Instruction:
Please count the lines in the items below that contain the string "bbox", and reply with that number alone.

..............................

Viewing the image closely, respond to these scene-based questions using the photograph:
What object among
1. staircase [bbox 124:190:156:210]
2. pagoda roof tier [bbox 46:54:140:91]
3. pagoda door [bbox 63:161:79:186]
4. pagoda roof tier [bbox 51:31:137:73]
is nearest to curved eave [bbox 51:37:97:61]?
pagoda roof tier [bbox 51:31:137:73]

..............................

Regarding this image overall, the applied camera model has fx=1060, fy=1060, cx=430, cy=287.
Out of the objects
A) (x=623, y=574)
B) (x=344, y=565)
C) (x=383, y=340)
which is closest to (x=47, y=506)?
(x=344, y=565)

..............................

Worked solution:
6